Thiers n’avait point menti, lorsqu’il avait fait dire au duc d’Aumale que la paix serait onéreuse et qu’il serait pénible pour un prince du sang de France d’être obligé d’en discuter les articles, de les accepter, de les revêtir de sa signature et de les sceller de ses armes. Cette charge, lourde entre toutes, retomba sur Thiers, qui accourut à Versailles aussitôt que l’Assemblée de Bordeaux fut constituée. Dans ces jours de deuil où s’agite le sort de la France, Thiers, vieux, chétif, tout petit, seul vis-à-vis de Bismarck, de ce colosse qui parlait au nom de la victoire, Thiers déploya une indomptable énergie. Nous avions été les agresseurs, nous étions vaincus, plus que vaincus, écrasés ; on pouvait nous contraindre à obéir et à courber la tête. Thiers ne la courba point ; il lutta pied à pied et, à force d’arguties, de raisonnements, de répliques et de ripostes, il obtint des conditions qu’il n’eût certes pas accordées, s’il eût été vainqueur. Il n’est plus douteux qu’il rencontra chez Bismarck des complaisances auxquelles il ne s’attendait pas ; ceci demande explication.

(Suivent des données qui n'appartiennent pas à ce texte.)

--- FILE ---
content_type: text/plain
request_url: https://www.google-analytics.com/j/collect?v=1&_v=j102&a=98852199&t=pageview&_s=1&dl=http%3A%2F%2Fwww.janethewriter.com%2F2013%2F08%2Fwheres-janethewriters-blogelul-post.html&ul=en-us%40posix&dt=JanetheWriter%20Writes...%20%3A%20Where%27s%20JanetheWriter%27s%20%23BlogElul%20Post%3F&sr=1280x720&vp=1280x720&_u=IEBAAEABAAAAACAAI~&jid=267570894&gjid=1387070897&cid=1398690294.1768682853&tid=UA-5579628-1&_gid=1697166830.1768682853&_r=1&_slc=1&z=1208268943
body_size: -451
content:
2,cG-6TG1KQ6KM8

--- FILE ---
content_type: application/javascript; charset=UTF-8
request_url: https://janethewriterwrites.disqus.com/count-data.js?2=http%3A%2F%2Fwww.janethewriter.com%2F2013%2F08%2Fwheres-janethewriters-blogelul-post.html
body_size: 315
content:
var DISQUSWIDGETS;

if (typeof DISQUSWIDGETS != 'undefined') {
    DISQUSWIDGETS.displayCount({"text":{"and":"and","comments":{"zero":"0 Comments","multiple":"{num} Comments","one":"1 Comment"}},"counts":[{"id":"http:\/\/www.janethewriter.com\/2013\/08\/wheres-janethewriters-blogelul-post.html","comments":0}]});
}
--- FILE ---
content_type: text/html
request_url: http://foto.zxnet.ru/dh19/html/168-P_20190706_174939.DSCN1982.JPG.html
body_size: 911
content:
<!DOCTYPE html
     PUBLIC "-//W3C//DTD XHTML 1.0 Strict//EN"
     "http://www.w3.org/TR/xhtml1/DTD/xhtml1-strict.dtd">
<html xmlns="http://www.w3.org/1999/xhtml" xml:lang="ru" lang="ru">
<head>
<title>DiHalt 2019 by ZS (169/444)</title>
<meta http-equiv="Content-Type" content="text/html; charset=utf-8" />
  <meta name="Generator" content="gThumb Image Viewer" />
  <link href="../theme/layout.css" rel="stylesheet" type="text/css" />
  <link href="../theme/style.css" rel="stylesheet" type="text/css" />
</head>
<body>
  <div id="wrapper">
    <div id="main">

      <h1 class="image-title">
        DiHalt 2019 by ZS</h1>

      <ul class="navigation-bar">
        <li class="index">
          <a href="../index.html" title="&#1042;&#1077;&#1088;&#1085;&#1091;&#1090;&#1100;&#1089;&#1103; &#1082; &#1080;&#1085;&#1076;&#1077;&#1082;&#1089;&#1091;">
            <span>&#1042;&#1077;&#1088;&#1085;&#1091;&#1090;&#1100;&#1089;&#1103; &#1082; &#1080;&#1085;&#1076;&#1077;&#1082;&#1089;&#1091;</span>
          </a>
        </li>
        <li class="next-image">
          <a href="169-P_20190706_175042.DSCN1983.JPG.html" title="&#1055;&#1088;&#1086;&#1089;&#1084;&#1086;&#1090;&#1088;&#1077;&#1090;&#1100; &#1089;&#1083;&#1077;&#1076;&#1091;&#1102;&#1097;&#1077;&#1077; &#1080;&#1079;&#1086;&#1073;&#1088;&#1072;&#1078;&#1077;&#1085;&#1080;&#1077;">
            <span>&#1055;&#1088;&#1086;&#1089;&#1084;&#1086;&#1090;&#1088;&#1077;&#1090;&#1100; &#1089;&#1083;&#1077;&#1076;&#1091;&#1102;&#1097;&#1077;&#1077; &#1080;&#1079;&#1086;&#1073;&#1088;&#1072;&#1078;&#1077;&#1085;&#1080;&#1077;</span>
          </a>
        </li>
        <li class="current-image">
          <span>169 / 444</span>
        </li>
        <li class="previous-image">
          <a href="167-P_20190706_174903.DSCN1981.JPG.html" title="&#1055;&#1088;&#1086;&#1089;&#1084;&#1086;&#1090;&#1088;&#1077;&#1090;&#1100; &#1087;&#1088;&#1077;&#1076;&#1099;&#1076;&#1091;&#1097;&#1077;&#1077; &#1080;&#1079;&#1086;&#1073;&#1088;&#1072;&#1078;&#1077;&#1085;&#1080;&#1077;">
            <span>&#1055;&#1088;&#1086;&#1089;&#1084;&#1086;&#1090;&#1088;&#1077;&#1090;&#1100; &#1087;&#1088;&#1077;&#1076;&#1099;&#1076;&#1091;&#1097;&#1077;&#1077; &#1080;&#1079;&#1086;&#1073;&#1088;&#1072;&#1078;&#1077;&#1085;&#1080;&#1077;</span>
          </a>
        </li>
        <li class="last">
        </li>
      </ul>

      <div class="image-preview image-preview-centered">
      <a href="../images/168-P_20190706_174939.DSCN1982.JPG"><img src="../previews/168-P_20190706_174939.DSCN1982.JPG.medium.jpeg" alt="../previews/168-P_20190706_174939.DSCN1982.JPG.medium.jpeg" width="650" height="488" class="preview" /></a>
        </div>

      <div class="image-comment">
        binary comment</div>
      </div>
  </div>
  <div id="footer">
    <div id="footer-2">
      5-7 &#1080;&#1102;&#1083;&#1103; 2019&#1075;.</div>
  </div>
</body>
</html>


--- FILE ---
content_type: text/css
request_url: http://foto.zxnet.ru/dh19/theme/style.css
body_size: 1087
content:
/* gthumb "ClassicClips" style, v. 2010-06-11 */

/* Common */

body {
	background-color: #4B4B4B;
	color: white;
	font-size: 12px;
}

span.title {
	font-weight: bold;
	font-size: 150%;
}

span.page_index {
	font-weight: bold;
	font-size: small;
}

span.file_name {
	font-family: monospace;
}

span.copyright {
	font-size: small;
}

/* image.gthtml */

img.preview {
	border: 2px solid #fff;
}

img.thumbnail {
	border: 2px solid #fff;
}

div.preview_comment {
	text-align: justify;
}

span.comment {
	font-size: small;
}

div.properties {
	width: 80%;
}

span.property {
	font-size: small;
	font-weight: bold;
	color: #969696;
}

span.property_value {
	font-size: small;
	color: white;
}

À l’heure où se discutaient les préliminaires de la paix, Bismarck était plus qu’en froid avec de Moltke, qui considérait que toute politique doit s’effacer, lorsque la parole est aux canons. Depuis longtemps déjà, l’État-Major général tenait systématiquement le Chancelier en dehors de toute communication relative aux choses de la guerre. Bismarck apprenait le résultat des combinaisons stratégiques, mais ne savait jamais rien des combinaisons elles-mêmes ; il en était irrité et s’en était plaint au roi, qui, respectant la division des pouvoirs et la spécialité des attributions, n’avait rien modifié à l’état de choses où lui-même trouvait des avantages. En outre, à ce moment même, le roi de Prusse, récemment proclamé empereur d’Allemagne, était malade ; somnolent, atteint d’une bronchite, d’un lumbago, il laissait carte blanche à Bismarck et ne se souciait pas des observations du feld-maréchal de Moltke, qui criait presque à la trahison.